In recent years this remarkable ability to has led some virologists to upgrade these creatures into a “gray area” somewhere between chemistry and life.

But as our young, sleep-deprived, just-out-of-the-lab microbiologists explain this fascinating sequence we grow confused, and bored.

“Alright, already! So when is the damned thing going to leave?” we shout at the television screen. “When can I get rid of this stupid mask and get back to indoor, all-you-can-eat dining?

Indoor dining, college football and hugging one’s dinner party guests as they leave probably hinge on a reliable, antibody-making vaccine. And the arrival of a working vaccine seems probable rather than possible. It seems that its just a question of which of the 110 candidates will cross the finish-line first.

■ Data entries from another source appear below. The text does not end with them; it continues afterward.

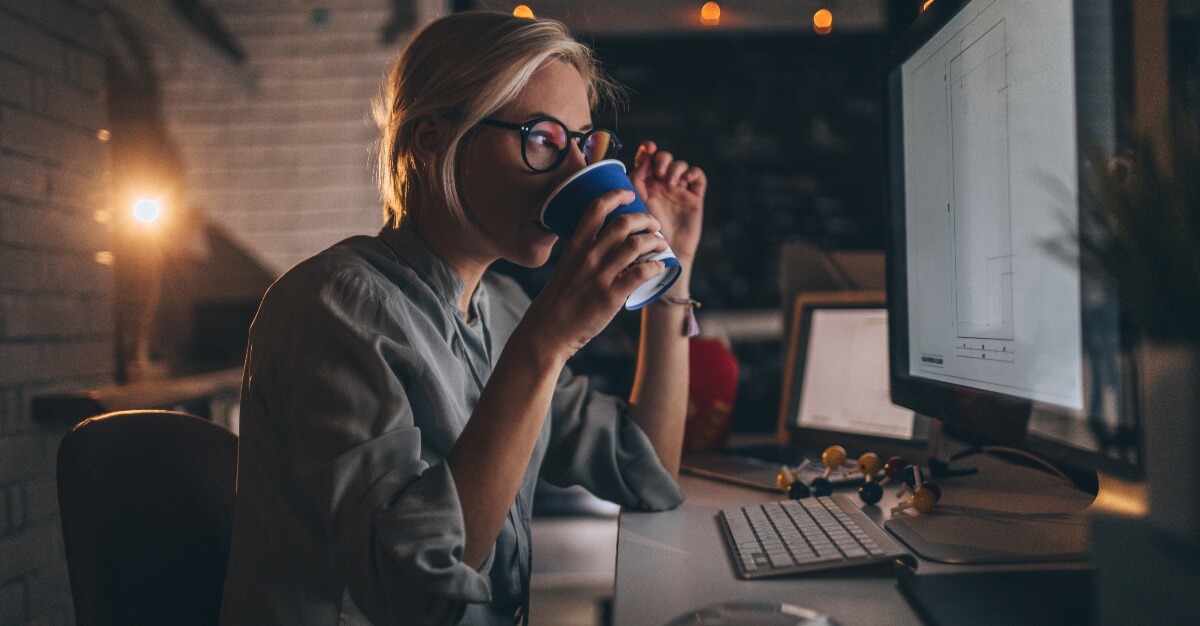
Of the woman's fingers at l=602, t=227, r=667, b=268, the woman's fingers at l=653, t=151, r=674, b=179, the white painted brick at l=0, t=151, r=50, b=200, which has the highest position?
the white painted brick at l=0, t=151, r=50, b=200

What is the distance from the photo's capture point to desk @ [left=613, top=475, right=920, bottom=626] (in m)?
0.61

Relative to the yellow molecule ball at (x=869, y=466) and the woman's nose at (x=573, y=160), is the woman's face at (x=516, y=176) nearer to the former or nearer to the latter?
the woman's nose at (x=573, y=160)

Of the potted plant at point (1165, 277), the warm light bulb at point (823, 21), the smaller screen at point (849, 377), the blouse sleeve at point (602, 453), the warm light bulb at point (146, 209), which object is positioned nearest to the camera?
the potted plant at point (1165, 277)

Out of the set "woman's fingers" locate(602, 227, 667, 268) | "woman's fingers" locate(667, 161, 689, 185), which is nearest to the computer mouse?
"woman's fingers" locate(602, 227, 667, 268)

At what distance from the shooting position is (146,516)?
872 millimetres

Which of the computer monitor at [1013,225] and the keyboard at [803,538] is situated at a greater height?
the computer monitor at [1013,225]

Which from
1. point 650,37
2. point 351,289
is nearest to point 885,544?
point 351,289

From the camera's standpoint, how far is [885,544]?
2.30 feet

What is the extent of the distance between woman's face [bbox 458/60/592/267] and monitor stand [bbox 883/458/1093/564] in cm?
51

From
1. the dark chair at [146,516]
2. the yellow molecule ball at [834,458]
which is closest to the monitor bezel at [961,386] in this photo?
the yellow molecule ball at [834,458]

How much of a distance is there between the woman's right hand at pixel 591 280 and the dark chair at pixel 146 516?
50cm

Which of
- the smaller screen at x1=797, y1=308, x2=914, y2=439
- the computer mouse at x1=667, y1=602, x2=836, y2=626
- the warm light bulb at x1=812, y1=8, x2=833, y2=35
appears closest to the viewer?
the computer mouse at x1=667, y1=602, x2=836, y2=626

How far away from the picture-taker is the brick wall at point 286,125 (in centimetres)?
297

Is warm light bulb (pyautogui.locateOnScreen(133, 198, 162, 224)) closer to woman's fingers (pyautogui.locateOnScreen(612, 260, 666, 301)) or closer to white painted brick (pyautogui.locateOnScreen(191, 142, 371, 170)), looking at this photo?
white painted brick (pyautogui.locateOnScreen(191, 142, 371, 170))
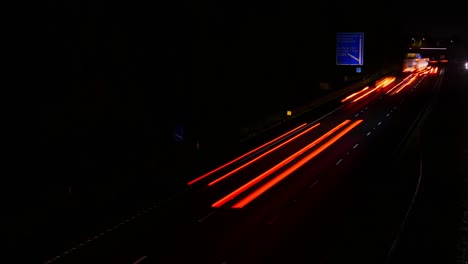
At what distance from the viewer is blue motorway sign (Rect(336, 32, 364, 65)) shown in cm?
4581

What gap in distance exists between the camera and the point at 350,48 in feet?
153

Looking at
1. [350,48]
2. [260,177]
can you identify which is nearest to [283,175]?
[260,177]

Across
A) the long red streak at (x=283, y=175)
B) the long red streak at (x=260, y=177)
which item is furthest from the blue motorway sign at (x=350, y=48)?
the long red streak at (x=260, y=177)

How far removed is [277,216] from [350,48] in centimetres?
3137

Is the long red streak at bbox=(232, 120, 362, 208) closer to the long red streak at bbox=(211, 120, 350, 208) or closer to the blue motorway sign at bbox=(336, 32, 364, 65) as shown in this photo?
the long red streak at bbox=(211, 120, 350, 208)

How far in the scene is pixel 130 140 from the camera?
34.0 metres

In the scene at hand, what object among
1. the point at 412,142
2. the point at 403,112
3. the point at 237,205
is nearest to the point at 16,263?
the point at 237,205

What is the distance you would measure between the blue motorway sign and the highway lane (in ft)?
59.2

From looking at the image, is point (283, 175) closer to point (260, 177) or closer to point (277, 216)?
point (260, 177)

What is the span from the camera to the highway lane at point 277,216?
14.8 metres

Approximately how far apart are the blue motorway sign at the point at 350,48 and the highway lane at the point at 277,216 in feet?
59.2

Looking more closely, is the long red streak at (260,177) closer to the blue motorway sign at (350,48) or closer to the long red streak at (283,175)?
the long red streak at (283,175)

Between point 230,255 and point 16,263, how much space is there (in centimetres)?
557

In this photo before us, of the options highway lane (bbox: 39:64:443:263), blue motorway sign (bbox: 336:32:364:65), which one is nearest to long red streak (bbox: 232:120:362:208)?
highway lane (bbox: 39:64:443:263)
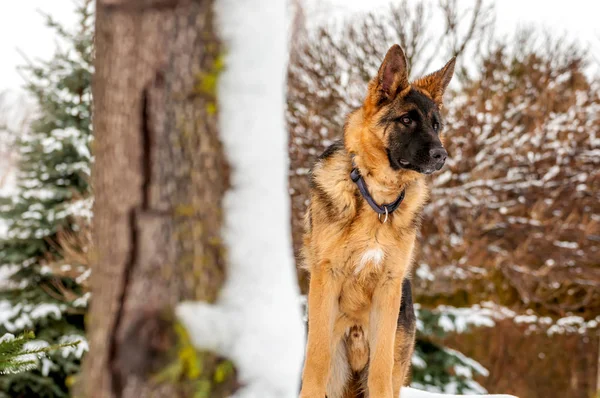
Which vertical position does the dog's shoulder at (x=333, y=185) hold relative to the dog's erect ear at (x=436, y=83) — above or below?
below

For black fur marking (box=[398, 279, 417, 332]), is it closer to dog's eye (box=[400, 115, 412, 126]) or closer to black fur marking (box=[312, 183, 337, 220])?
black fur marking (box=[312, 183, 337, 220])

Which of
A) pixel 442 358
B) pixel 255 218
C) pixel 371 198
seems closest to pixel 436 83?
pixel 371 198

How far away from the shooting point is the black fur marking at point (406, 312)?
3.63 meters

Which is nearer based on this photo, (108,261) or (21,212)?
(108,261)

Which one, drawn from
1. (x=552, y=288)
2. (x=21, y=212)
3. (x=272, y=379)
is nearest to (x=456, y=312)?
(x=552, y=288)

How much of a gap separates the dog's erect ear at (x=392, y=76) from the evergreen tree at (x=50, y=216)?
6.21 m

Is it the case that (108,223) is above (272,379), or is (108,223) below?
above

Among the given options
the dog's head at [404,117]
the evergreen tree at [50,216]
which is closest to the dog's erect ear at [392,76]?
the dog's head at [404,117]

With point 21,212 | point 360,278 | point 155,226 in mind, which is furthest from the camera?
point 21,212

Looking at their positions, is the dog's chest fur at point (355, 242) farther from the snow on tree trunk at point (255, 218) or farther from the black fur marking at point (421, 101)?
the snow on tree trunk at point (255, 218)

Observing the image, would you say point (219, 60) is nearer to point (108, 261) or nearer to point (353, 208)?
point (108, 261)

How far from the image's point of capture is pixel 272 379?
1489 millimetres

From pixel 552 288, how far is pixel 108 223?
31.6 ft

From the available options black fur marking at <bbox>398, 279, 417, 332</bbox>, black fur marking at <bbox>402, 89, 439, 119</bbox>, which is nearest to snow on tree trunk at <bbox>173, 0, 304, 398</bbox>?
black fur marking at <bbox>402, 89, 439, 119</bbox>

For most of mankind’s history, we’ve simply watched as millions died-off from Smallpox, Bubonic Plague and Cholera. We watched as carts rolled through the streets of London and Paris picking up bodies. For most of our history we’ve been helpless.

But thanks to the unknown, unsung men and women who have focused their intellect on this problem; who have concentrated their energy on defeating this creature, we seem to be months away from a vaccine that will deliver us from this relentlessly-replicating evil.

I have a coffee table book titled, “Icons of the 20th Century, 200 Men and Women Who Have Made a Difference.”

I’m happy to report it has beautifully rendered photographs of Grace Kelly, Thomas Edison and Shirley Temple.

I’m sad to say there is no Max Theiler, Albert Sabin or any other immunologist. Perhaps a bacteriologist or virologist will make the second edition.